# What to work on
Please rewrite the listing from the line containing "Given what is" through the end of the listing, requests included, shifting each coordinate in the answers by adding 86 to it.

::::::::::

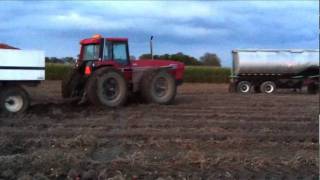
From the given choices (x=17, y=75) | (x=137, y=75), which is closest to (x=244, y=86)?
(x=137, y=75)

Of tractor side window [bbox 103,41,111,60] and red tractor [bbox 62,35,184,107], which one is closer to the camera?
red tractor [bbox 62,35,184,107]

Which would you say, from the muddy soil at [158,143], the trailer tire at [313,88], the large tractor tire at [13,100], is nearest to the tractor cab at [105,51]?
the muddy soil at [158,143]

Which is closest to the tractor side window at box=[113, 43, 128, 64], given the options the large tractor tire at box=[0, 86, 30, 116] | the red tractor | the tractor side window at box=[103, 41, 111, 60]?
the red tractor

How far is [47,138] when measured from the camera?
1173cm

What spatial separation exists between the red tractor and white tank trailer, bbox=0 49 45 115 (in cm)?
182

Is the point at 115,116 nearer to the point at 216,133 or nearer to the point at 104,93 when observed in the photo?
the point at 104,93

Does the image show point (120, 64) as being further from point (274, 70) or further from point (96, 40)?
point (274, 70)

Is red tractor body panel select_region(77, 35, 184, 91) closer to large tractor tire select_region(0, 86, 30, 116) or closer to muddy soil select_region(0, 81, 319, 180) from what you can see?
muddy soil select_region(0, 81, 319, 180)

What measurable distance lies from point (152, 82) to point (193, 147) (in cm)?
846

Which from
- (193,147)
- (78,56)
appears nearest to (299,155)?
(193,147)

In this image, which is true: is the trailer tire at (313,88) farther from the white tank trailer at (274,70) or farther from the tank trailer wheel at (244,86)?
the tank trailer wheel at (244,86)

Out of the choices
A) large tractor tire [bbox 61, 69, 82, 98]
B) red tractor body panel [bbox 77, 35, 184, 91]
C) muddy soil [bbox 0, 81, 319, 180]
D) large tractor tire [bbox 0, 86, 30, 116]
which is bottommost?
muddy soil [bbox 0, 81, 319, 180]

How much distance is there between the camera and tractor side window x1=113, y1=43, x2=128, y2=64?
60.7 feet

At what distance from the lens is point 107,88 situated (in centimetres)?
1806
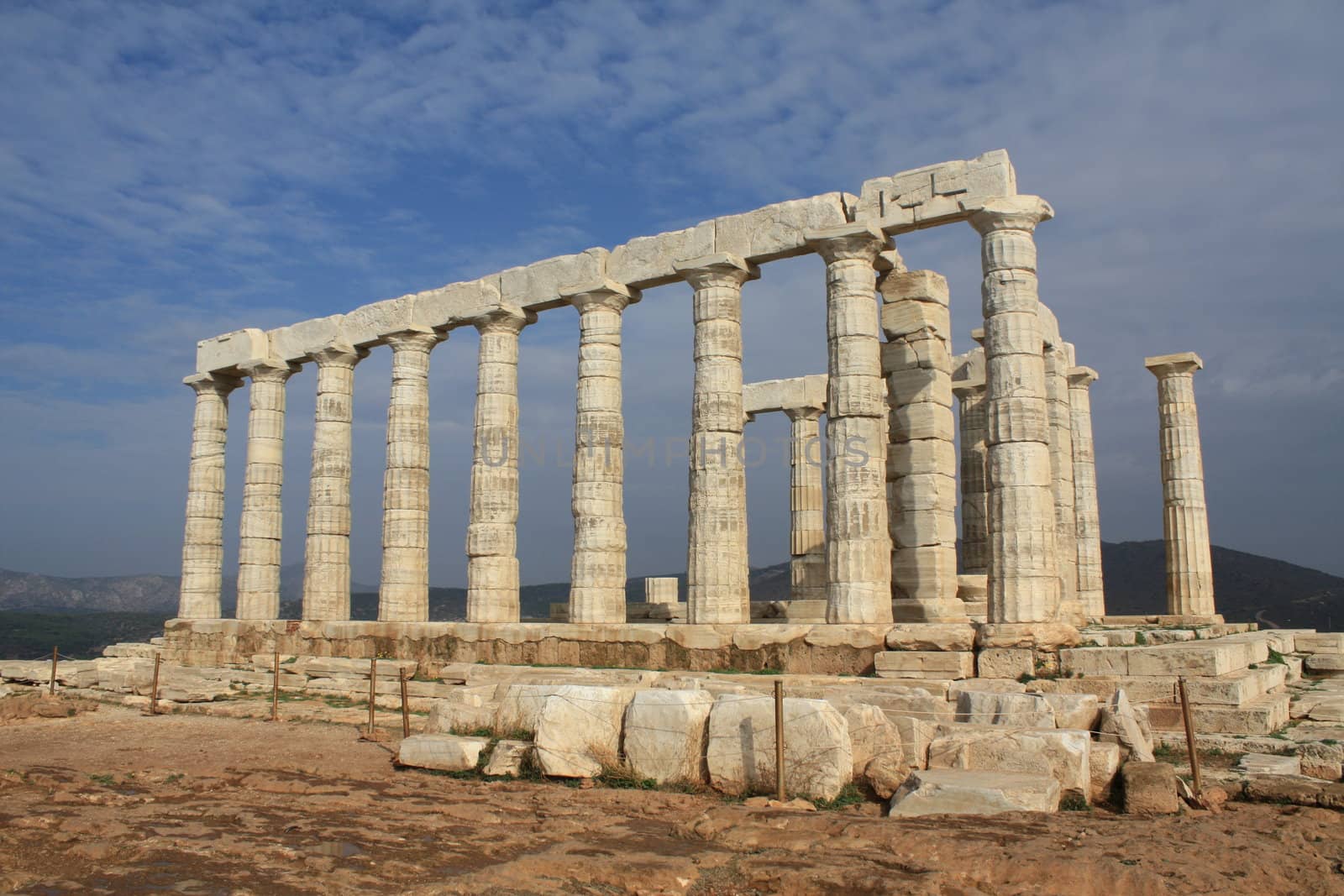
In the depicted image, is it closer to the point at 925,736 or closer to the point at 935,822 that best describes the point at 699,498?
the point at 925,736

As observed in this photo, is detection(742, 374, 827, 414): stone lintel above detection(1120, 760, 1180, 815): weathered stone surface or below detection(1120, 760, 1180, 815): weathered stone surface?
above

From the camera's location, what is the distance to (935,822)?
27.7 feet

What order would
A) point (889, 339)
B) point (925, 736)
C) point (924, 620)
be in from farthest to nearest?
point (889, 339) → point (924, 620) → point (925, 736)

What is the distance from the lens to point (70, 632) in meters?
66.0

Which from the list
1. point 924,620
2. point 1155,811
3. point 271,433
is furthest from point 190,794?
point 271,433

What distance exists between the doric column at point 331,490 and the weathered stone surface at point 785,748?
17.5 metres

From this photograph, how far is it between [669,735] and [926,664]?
6452mm

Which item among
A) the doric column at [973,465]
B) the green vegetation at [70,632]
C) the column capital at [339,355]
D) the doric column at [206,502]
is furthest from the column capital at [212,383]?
the green vegetation at [70,632]

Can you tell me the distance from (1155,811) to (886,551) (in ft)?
30.1

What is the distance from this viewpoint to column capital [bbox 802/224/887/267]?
1833cm

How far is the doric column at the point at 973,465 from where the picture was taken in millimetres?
24906

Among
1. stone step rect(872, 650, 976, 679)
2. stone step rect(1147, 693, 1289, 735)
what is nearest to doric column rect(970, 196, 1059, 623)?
stone step rect(872, 650, 976, 679)

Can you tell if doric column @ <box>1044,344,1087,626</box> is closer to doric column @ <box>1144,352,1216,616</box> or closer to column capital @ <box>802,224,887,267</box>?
doric column @ <box>1144,352,1216,616</box>

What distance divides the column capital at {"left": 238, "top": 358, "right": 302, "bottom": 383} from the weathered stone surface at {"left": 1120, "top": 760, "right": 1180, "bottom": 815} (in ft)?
78.3
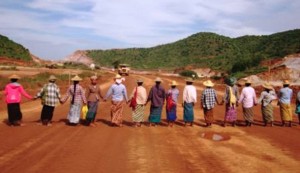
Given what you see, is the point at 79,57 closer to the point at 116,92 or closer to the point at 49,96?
the point at 116,92

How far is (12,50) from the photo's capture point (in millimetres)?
94625

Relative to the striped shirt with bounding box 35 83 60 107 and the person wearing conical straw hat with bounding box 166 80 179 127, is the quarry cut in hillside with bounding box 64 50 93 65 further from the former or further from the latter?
the striped shirt with bounding box 35 83 60 107

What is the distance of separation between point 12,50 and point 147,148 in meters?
91.3

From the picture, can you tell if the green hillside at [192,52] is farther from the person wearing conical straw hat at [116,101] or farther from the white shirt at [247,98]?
the person wearing conical straw hat at [116,101]

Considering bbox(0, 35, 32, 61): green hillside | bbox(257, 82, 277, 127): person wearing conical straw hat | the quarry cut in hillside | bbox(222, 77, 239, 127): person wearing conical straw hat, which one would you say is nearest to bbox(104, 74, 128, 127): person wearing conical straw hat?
bbox(222, 77, 239, 127): person wearing conical straw hat

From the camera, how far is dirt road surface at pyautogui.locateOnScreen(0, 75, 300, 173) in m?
8.39

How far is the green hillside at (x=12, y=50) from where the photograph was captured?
89.8 metres

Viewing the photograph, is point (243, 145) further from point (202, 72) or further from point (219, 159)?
point (202, 72)

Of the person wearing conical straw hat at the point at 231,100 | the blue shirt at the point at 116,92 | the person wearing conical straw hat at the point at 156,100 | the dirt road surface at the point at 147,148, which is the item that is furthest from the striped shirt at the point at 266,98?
the blue shirt at the point at 116,92

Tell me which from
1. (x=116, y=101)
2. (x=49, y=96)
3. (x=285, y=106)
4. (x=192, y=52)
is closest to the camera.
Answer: (x=49, y=96)

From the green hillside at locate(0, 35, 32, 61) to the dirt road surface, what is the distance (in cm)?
8040

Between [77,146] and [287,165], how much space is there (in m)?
5.18

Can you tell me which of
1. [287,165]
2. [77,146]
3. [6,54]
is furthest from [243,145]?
[6,54]

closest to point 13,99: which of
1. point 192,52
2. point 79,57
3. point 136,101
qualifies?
point 136,101
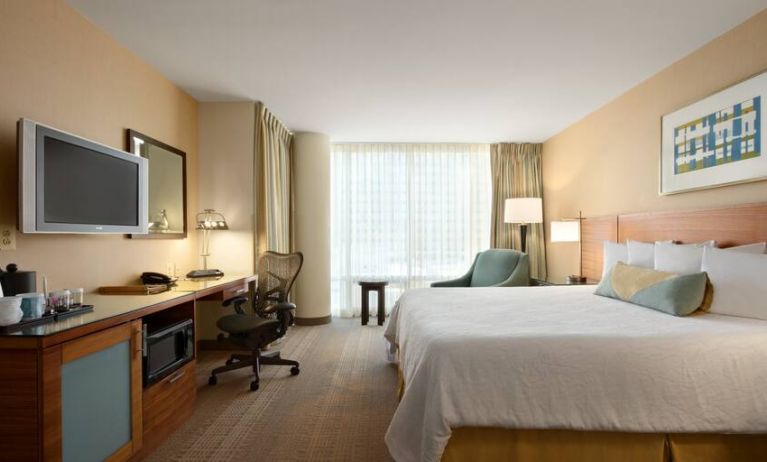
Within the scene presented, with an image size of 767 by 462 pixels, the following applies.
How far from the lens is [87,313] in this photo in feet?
6.00

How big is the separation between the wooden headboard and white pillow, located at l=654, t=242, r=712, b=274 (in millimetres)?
211

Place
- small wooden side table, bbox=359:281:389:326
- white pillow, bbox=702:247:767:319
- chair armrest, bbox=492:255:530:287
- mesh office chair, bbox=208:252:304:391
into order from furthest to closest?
1. small wooden side table, bbox=359:281:389:326
2. chair armrest, bbox=492:255:530:287
3. mesh office chair, bbox=208:252:304:391
4. white pillow, bbox=702:247:767:319

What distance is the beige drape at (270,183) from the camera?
159 inches

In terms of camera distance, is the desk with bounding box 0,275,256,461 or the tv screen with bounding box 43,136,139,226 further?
the tv screen with bounding box 43,136,139,226

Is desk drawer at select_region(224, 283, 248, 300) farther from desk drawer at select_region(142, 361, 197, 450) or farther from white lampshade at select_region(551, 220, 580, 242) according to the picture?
white lampshade at select_region(551, 220, 580, 242)

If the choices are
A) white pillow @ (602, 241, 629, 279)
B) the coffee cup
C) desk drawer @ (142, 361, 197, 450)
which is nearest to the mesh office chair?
desk drawer @ (142, 361, 197, 450)

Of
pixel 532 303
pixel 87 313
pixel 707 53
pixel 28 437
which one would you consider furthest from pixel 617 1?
pixel 28 437

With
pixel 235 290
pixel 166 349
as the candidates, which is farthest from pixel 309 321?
pixel 166 349

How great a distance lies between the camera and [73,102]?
2344 mm

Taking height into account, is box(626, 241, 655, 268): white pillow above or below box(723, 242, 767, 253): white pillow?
below

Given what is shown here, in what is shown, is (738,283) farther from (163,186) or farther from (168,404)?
(163,186)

::::::::::

# Written answer
Given what is shown here, in what is shown, is (738,283) farther from (163,186) or farther from (168,404)?
(249,272)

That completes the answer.